Nicklaus notched his 31st Tour title, his first trophy in his adopted home state of Florida and capped off the double career slam – at least two victories in each of the four professional major championships, a feat matched by only Tiger Woods.
When Nicklaus arrived home with the Wanamaker Trophy, there was a double celebration. It was wife Barbara’s 31st birthday. She had traipsed after her hubby with their oldest son, Jackie, 9. The previous day, she had taken 7-year-old Steve. Asked by the Palm Beach Post why she hadn’t taken both boys at the same time, she replied, “Never. There’d be the biggest knock-down, drag-out fight you ever saw.” The fight was on for Nicklaus, who conceded afterwards that eclipsing Bobby Jones’s major total of 13 was on his radar.
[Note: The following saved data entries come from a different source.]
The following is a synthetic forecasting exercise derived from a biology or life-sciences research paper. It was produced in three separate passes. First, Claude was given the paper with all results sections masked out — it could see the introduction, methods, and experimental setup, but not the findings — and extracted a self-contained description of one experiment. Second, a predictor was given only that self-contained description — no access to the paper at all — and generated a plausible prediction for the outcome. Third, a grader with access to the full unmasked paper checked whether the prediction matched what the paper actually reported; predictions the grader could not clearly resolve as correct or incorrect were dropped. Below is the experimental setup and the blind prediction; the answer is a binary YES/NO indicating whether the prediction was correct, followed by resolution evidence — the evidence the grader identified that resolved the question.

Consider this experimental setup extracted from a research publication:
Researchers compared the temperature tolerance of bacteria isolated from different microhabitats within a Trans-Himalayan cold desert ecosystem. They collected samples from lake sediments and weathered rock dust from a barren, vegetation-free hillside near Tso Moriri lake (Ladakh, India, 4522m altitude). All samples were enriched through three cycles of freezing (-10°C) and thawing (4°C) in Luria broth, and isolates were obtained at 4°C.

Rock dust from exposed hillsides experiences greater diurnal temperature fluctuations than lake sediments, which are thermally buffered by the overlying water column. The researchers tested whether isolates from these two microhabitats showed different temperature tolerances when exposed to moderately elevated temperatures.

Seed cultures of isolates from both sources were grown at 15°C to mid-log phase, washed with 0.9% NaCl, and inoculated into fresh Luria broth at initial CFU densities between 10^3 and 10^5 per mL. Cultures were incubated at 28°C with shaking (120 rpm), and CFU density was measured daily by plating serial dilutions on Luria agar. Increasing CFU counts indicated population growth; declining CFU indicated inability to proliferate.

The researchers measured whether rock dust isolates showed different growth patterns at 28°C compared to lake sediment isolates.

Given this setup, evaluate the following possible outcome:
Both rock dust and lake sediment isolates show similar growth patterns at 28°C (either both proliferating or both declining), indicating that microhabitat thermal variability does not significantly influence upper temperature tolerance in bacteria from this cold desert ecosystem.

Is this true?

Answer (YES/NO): NO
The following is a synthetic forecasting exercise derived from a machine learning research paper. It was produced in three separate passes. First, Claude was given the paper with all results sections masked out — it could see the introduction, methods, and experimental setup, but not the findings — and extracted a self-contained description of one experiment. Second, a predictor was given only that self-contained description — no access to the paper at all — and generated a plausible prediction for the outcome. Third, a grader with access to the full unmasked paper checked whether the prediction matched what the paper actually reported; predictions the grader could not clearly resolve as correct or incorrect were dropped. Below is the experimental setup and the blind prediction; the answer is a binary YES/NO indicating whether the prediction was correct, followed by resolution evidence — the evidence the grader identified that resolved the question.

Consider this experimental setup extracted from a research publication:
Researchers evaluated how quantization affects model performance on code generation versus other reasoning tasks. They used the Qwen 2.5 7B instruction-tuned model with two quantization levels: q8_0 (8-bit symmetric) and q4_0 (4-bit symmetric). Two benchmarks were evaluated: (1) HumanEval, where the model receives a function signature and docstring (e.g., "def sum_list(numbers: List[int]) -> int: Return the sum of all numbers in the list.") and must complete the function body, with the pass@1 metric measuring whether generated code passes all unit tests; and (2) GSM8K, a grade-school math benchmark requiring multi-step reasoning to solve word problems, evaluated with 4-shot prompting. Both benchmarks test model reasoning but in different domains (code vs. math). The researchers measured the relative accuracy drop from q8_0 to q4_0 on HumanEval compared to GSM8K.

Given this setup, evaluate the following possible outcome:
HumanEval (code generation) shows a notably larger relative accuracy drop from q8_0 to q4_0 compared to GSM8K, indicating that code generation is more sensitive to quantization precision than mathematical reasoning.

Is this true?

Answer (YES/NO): YES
“I’ll be honest about it,” Nicklaus said. “I want to win more than Jones. That’s what you play for, to separate yourself from the crowd.”
He would go on to do that and then some, etching his name on the Wanamaker Trophy again in 1973, 1975 and 1980. Fifty years after being crowned champion at BallenIsles Golf Club, Nicklaus may be smaller in stature but he remains a giant in the game and his record in the majors still is the gold standard.
“The greatest champion in the history of the game won here,” PGA CEO Seth Waugh told attendees at the ceremony commemorating the 50th anniversary of Nicklaus’s achievement. “You can’t ever take that away.”